Collected data
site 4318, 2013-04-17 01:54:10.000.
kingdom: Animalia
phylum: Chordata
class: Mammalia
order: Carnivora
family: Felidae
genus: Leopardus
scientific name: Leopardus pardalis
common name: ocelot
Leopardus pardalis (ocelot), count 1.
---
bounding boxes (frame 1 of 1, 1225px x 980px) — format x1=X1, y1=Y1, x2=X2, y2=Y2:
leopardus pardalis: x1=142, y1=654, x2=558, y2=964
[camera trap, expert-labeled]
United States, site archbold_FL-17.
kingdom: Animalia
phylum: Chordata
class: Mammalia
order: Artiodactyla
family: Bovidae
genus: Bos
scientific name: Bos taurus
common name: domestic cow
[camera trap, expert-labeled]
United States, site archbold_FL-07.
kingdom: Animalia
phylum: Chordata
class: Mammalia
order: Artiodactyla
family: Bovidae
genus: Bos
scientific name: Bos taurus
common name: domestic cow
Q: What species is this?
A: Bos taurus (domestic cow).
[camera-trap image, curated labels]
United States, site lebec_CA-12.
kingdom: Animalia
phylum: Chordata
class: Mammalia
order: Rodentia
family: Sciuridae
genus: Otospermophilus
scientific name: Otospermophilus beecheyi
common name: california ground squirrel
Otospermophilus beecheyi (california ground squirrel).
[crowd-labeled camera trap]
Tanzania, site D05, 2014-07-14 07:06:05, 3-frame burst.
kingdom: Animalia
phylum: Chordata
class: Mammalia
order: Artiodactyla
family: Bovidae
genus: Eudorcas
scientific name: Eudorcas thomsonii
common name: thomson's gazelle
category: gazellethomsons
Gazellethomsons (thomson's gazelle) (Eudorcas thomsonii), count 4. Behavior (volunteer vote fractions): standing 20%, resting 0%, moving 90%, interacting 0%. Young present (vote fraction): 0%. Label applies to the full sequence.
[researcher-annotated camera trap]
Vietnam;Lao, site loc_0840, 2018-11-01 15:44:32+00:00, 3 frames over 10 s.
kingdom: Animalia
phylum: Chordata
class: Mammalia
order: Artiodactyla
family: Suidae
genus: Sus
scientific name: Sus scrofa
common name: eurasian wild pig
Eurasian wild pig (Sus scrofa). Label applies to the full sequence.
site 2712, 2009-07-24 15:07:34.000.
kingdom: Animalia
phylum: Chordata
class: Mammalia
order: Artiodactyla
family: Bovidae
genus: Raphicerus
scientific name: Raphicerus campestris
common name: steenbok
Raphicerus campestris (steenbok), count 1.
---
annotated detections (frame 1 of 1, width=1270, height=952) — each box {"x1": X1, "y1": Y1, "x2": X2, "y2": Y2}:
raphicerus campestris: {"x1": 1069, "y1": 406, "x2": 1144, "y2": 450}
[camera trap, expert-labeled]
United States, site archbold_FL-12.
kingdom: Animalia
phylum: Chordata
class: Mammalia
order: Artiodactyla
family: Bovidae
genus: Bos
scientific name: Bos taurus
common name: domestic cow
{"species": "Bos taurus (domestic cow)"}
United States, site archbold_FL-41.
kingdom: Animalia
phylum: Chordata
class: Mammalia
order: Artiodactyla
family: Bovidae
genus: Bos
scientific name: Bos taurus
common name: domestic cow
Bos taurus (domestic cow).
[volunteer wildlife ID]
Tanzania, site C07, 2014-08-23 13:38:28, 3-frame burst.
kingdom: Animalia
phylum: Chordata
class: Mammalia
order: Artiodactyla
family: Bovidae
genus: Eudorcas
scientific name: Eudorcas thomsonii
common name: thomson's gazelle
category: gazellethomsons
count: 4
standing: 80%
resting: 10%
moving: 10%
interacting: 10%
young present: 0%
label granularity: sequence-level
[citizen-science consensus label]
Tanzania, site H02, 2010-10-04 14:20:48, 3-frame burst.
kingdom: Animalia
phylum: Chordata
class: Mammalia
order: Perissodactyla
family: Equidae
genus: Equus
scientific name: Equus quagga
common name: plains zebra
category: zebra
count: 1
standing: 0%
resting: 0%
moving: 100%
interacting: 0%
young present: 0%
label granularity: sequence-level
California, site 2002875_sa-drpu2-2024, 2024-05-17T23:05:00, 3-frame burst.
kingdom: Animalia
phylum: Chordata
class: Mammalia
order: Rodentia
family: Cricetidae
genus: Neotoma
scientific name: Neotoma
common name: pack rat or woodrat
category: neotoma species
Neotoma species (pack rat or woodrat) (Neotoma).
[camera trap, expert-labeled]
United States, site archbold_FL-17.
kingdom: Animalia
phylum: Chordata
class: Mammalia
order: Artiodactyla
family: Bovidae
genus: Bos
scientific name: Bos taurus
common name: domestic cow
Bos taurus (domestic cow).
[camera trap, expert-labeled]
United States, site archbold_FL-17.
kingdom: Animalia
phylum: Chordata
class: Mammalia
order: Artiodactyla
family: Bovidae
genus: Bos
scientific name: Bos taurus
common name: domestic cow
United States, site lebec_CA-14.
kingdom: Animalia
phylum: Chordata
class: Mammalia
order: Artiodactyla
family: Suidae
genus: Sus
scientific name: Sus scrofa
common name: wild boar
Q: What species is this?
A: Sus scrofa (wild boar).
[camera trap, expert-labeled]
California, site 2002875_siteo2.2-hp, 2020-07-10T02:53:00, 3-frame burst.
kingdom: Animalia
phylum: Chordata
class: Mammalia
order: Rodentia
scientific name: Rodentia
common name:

## WHAT IS REQUIRED
Check each line of the records above for the string "States", and report every line that has it.

## TASK RESULT
United States, site archbold_FL-17.
United States, site archbold_FL-07.
United States, site lebec_CA-12.
United States, site archbold_FL-12.
United States, site archbold_FL-41.
United States, site archbold_FL-17.
United States, site archbold_FL-17.
United States, site lebec_CA-14.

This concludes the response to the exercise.